• SOURCE PASSAGE:
Hierarchical time series — Unlike common multivariate time series problems, hierarchical time series can be aggregated on different levels: e.g., item level, store level, and state level. In this competition, the competitors were given over 40,000 time series of 3,000 individual products from 3 different categories, sold in 10 stores across 3 states.

Hierarchical time series
Hierarchical time series (Image by the author)

Cyclical — Sales data is typically cyclical, which means that the sales data is time-dependent. E.g., you will see repeating patterns, like increasing sales around the end of the week (weekly cycle), at the beginning of a month (monthly cycle), or during the holidays (annual cycle).

Multistep — The task is to forecast the sales data 28 days into the future (28 steps).

To follow along in this article, your dataset should look something like this:

Insert your data here: How your hierarchical time series data should be formatted
Insert your data here: How your hierarchical time series data should be formatted (Image by the author)

A popular approach among competitors was formulating the time series forecasting problem as a regression problem and modeling using Machine Learning (ML) [6].

  1. A time series forecasting problem can be formulated as a regression problem by splitting the predictions into single steps — keeping the gap between the historical data and the prediction constant among data points.
  2. Instead of feeding the sequence of past values to the ML model, you can aggregate the historical data points to historical features.
Time Series Forecasting as a regression problem
Time Series Forecasting as a regression problem (Image by the author)

Thus, the main steps to approach a hierarchical time series forecasting problem with ML are:

  1. Building a Simple Baseline
  2. Feature Engineering from Historical Data
  3. Modeling and Validating a Time Series Forecasting Problem with Machine Learning

As with any good ol’ ML problem, we will start by building a simple baseline. With time series forecasting problems, a good starting point is to take the value from the last timestamp as the prediction — the naive approach.

You can improve the naive approach by referencing the last cycle if you have a cyclical time series. For example, if your time series depends on the weekday, you can take the last month, group by the weekday, and take the average [2].

Baseline for time series forecasting: naive approach
Baseline for time series forecasting: naive approach (Image by the author)

In contrast to using a classical statistical approach, feature engineering is an essential step when developing an ML model. Thus, instead of feeding the historical data directly to the ML model, you will aggregate the historical data into historical features [4].

Timestamp features

A time series has at least two features: A timestamp and a value. Alone the timestamp can be used to create multiple new features.

First, you can extract features from the timestamp by simply dissembling it into its components, e.g., day, week, month, year, etc. [4].

• SUPPLIED INFORMATION:
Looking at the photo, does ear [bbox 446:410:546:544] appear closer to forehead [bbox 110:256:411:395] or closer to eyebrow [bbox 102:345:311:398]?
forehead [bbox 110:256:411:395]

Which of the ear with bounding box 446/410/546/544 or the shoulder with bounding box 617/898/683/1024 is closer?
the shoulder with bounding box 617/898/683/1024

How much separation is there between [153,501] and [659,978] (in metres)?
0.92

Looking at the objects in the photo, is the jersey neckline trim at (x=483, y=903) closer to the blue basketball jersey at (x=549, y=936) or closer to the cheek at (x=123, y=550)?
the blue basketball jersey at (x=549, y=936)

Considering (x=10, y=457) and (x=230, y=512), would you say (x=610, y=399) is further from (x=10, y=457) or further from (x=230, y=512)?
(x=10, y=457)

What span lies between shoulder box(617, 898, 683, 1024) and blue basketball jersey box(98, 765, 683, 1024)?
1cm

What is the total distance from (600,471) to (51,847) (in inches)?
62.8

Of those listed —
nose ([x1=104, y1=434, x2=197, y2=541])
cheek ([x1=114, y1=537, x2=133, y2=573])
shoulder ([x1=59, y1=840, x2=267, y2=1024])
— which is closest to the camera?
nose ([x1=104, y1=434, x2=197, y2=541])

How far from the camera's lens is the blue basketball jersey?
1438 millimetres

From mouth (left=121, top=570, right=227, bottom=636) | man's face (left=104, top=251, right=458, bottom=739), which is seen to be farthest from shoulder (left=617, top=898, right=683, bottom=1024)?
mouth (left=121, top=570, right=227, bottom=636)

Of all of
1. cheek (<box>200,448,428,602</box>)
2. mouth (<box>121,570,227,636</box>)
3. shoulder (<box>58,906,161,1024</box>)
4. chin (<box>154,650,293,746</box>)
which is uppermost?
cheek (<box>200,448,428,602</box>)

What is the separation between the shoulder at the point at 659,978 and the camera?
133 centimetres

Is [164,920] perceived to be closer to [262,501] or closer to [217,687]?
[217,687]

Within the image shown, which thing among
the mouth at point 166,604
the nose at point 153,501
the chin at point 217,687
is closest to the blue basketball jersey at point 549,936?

• WRITTEN PROBLEM 1:
Write out the stretch of the time series forecasting article from "In contrast to" through "year, etc. [4].".
• WRITTEN PROBLEM 2:
Summarize the time series forecasting article in three sentences.
• WRITTEN PROBLEM 3:
Resume the time series forecasting article after its last sentence and keep writing it.

• TASK RESULT 1:
In contrast to using a classical statistical approach, feature engineering is an essential step when developing an ML model. Thus, instead of feeding the historical data directly to the ML model, you will aggregate the historical data into historical features [4].

Timestamp features

A time series has at least two features: A timestamp and a value. Alone the timestamp can be used to create multiple new features.

First, you can extract features from the timestamp by simply dissembling it into its components, e.g., day, week, month, year, etc. [4].

• TASK RESULT 2:
The article describes sales data that forms hierarchical time series, which can be aggregated at the item, store, and state levels. This data is cyclical, and the task is to forecast it 28 days ahead. A popular approach frames the forecast as a regression problem for machine learning: build a simple baseline, such as the naive approach of taking the last value, then engineer features from historical data, including the components of the timestamp, and finally model and validate.

• TASK RESULT 3:
# Convert to DateTime
df['date'] = pd.to_datetime(df['date'])

# Make some features from date
df['day'] = df['date'].dt.day
df['week'] = df['date'].dt.week
df['month'] = df['date'].dt.month
df['year'] = df['date'].dt.year
# etc.

Second, you can create new features based on the date [1, 3]: Is it a weekday or weekend? Is it a holiday? Is a special event happening (e.g., a sports event)?

df['dayofweek'] = df['date'].dt.dayofweek
df['weekend'] = (df['dayofweek']>=5)
# etc.

Aggregation features

Next, you can create new features by aggregating the historical data and creating statistical features like the maximum, minimum, standard deviation, and mean [1, 3, 4, 8, 10].

Because we are working with a hierarchical time series, we will group the time series by different LEVEL (e.g., store_id).

FEATURE = 'price'
LEVEL_1 = 'store_id'
LEVEL_N = 'item_id'

# Basic aggregations
df[f'{FEATURE}_max'] = df.groupby([LEVEL_1, LEVEL_N])[FEATURE].transform('max')
df[f'{FEATURE}_min'] = df.groupby([LEVEL_1, LEVEL_N])[FEATURE].transform('min')
df[f'{FEATURE}_std'] = df.groupby([LEVEL_1, LEVEL_N])[FEATURE].transform('std')
df[f'{FEATURE}_mean'] = df.groupby([LEVEL_1, LEVEL_N])[FEATURE].transform('mean')

# Normalization (min/max scaling)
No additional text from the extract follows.